* [Work order]: Once the line with "scientific name: Odocoileus virginianus" is found, write it out along with every line after it, exactly, up to the last line of the entries below. Exclude pictures.

Data items:
———

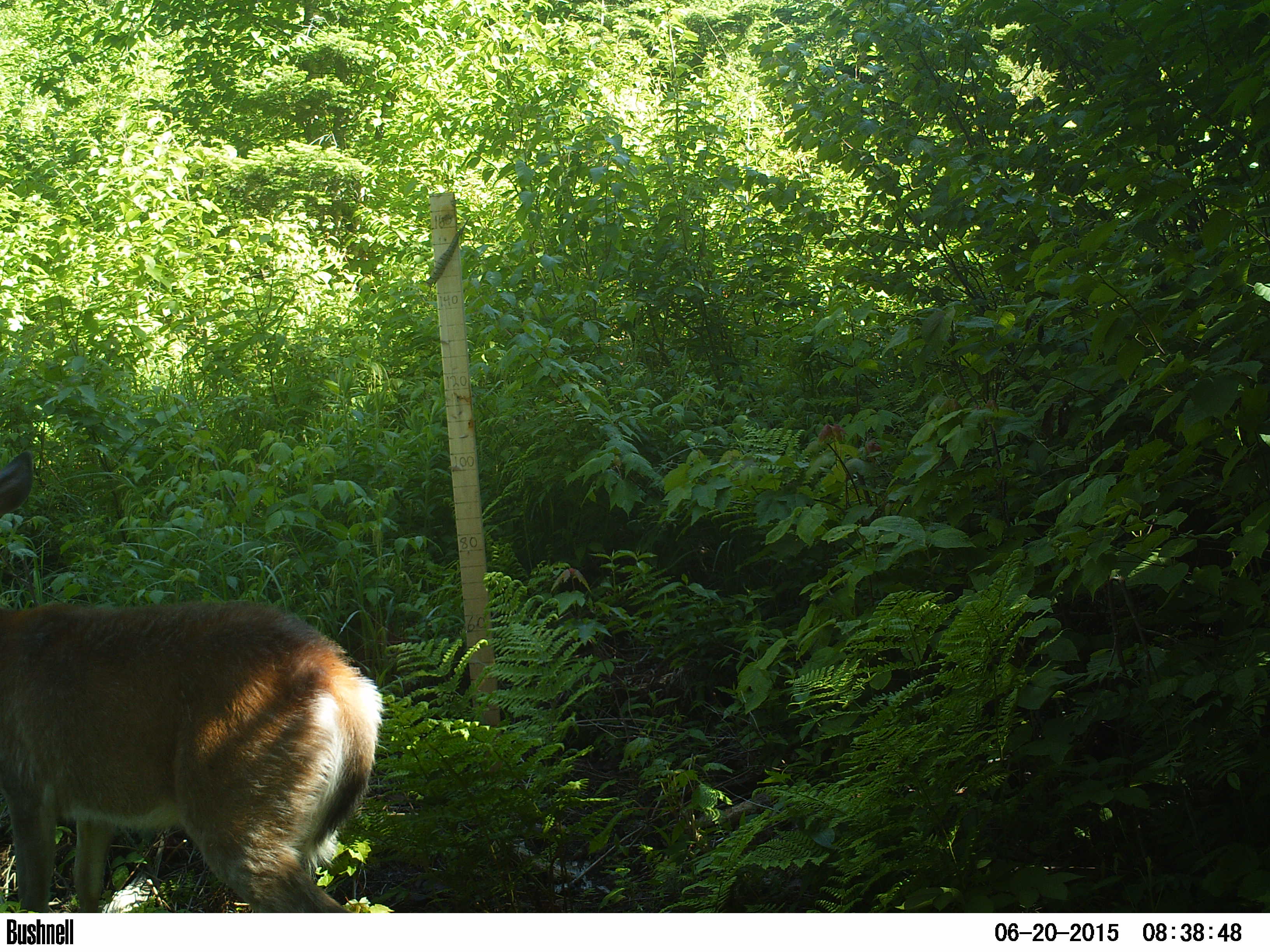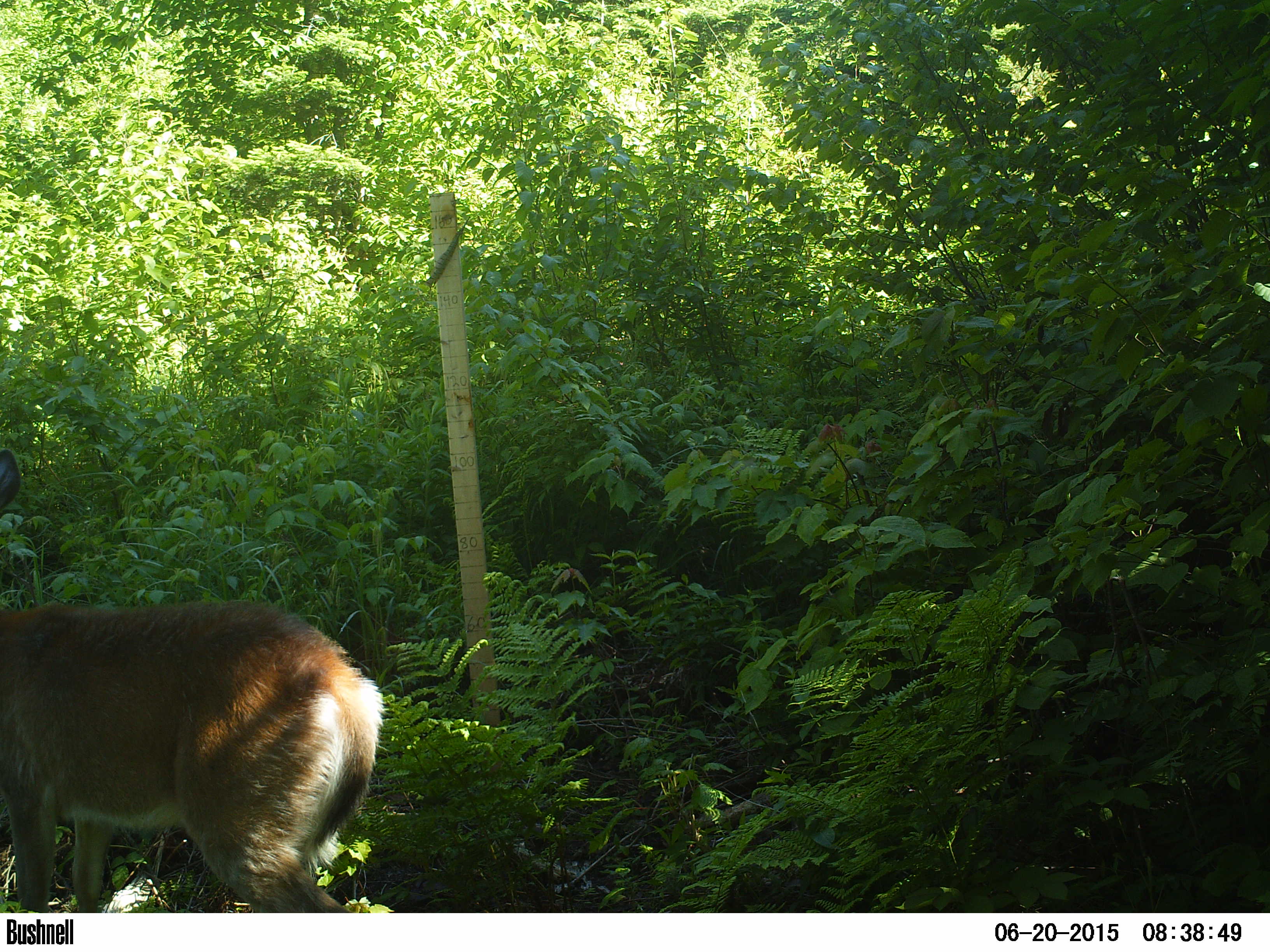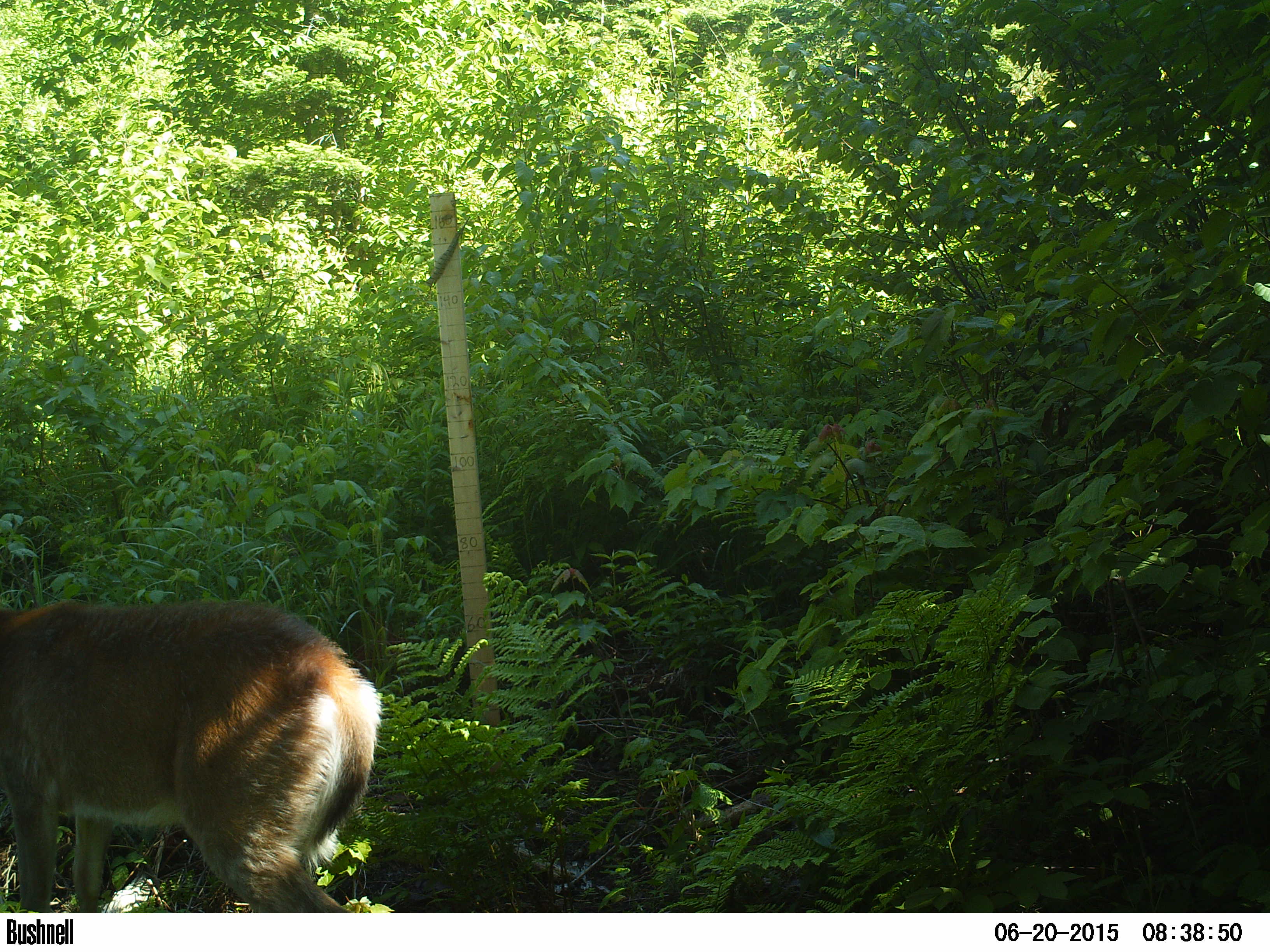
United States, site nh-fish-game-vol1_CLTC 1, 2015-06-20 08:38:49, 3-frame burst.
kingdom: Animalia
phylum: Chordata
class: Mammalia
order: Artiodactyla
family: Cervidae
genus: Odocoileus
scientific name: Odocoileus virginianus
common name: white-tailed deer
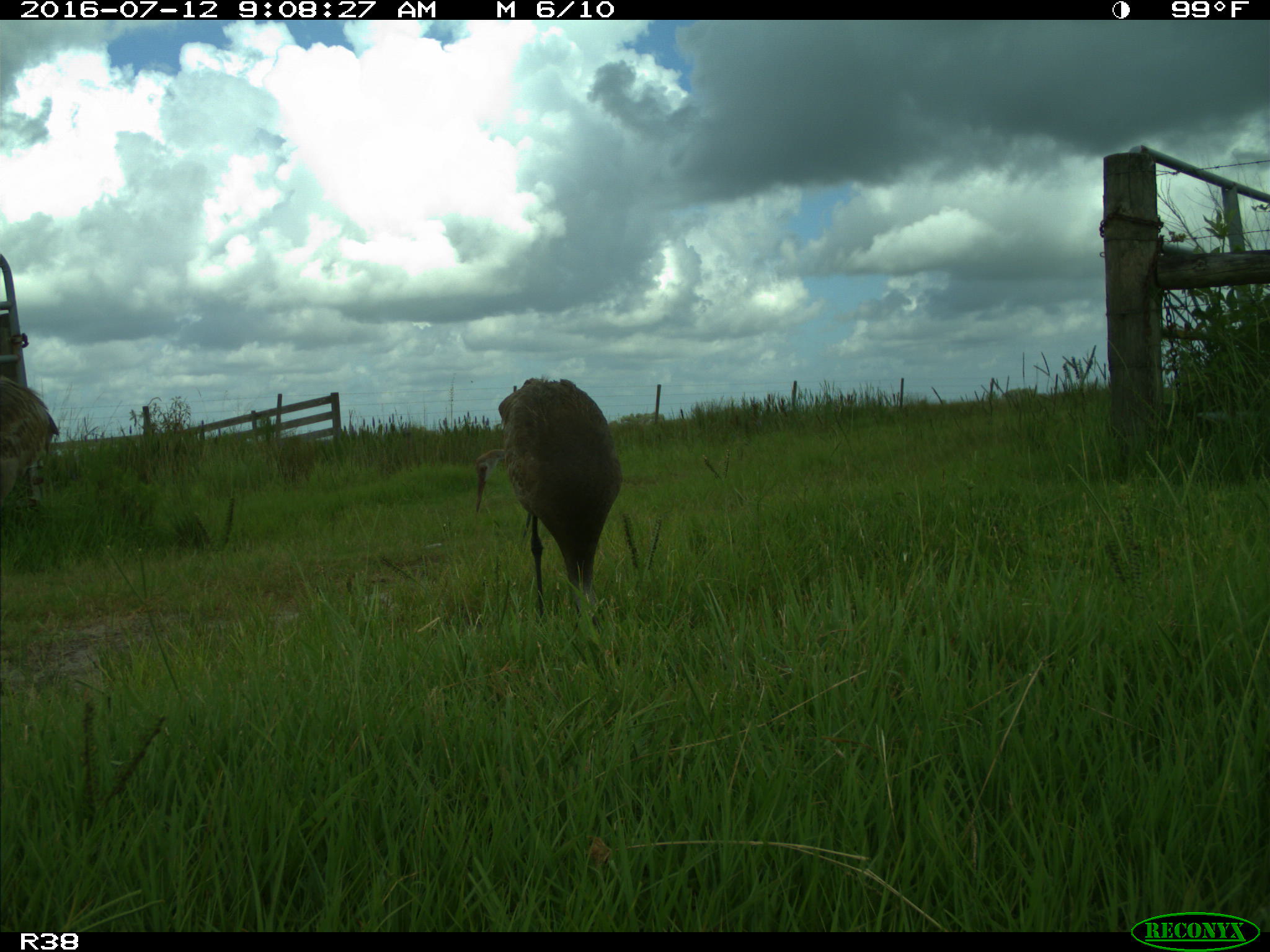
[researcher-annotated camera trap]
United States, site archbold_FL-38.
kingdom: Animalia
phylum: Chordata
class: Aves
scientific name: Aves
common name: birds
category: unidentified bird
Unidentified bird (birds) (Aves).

———

* [Solution below]:
scientific name: Odocoileus virginianus
common name: white-tailed deer
[researcher-annotated camera trap]
United States, site archbold_FL-38.
kingdom: Animalia
phylum: Chordata
class: Aves
scientific name: Aves
common name: birds
category: unidentified bird
Unidentified bird (birds) (Aves).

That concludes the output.